Task details
Restate word for word the lines in the listing below, starting at the line containing "Wilde bloemen Lokaal" and ending at the line containing "Samo - Paroi", both included; leave out the rest.

━━━━━ Records supplied

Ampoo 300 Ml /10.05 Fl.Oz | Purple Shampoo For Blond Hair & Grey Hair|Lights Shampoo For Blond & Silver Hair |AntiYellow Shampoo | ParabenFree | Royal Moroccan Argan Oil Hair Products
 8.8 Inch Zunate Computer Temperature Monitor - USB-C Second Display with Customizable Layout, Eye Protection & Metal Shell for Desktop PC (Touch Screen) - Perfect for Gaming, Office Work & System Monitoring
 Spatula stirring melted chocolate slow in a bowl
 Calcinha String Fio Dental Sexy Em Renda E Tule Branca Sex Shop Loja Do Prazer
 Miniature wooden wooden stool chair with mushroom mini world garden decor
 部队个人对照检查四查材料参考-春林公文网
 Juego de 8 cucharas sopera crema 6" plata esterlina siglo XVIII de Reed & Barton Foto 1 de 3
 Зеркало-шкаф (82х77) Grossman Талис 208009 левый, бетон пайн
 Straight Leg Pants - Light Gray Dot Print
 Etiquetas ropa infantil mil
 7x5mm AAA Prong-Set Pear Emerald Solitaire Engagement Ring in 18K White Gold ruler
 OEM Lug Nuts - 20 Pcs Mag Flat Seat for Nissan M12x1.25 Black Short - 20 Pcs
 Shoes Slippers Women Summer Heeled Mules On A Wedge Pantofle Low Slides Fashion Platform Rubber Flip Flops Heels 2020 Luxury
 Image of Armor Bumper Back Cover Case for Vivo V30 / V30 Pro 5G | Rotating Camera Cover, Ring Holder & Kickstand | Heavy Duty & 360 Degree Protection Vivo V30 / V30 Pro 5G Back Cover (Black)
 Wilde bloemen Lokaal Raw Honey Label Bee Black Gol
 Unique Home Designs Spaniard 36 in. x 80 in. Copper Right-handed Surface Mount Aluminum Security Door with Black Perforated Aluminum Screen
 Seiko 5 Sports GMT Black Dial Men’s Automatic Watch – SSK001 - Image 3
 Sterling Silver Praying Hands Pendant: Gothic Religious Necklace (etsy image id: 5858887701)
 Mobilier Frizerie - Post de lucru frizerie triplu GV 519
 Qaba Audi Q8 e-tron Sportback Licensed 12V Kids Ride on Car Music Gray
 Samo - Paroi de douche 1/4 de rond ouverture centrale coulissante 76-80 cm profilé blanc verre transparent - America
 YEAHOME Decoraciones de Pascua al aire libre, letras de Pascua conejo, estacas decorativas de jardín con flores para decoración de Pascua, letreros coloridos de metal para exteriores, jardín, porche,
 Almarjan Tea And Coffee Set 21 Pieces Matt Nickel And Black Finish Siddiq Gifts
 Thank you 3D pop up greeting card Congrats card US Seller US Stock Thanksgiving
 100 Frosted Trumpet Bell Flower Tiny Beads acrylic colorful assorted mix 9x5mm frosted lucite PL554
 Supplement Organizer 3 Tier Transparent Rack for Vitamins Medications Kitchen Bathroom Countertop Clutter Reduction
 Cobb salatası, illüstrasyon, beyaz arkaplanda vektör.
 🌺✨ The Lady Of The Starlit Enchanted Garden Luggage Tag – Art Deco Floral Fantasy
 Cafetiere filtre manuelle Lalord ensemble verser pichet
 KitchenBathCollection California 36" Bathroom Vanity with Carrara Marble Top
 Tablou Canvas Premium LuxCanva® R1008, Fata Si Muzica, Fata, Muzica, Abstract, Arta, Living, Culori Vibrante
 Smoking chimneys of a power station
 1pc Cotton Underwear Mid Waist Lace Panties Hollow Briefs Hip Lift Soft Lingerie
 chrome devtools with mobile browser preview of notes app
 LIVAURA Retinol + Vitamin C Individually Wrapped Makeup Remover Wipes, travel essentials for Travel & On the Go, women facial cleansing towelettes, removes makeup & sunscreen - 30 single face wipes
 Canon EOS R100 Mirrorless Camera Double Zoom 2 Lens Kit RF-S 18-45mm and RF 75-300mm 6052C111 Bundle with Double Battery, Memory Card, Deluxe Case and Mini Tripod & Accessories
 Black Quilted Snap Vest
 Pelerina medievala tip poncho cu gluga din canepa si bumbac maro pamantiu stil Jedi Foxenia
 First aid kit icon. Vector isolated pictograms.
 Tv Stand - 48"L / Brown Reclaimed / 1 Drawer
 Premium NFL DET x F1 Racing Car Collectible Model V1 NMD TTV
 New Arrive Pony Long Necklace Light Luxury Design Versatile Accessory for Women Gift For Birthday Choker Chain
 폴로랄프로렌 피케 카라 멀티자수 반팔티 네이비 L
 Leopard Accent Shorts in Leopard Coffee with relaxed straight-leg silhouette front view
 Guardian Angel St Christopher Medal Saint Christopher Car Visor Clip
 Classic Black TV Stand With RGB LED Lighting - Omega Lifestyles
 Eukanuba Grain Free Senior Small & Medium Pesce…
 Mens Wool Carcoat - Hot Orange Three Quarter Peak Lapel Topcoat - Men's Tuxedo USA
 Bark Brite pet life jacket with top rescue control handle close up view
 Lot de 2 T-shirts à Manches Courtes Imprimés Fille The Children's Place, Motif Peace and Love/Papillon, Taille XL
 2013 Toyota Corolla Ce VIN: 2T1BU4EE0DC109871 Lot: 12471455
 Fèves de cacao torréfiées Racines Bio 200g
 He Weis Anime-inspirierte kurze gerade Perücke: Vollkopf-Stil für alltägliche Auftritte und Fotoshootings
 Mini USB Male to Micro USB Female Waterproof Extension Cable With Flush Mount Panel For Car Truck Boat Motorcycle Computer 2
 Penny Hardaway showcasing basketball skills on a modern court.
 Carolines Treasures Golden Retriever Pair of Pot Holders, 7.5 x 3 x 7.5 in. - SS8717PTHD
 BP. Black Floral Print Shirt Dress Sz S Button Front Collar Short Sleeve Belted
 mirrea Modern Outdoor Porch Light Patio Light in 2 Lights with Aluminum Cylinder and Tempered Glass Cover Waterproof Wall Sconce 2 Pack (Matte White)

━━━━━━━━━━

Result of the exercise
 Wilde bloemen Lokaal Raw Honey Label Bee Black Gol
 Unique Home Designs Spaniard 36 in. x 80 in. Copper Right-handed Surface Mount Aluminum Security Door with Black Perforated Aluminum Screen
 Seiko 5 Sports GMT Black Dial Men’s Automatic Watch – SSK001 - Image 3
 Sterling Silver Praying Hands Pendant: Gothic Religious Necklace (etsy image id: 5858887701)
 Mobilier Frizerie - Post de lucru frizerie triplu GV 519
 Qaba Audi Q8 e-tron Sportback Licensed 12V Kids Ride on Car Music Gray
 Samo - Paroi de douche 1/4 de rond ouverture centrale coulissante 76-80 cm profilé blanc verre transparent - America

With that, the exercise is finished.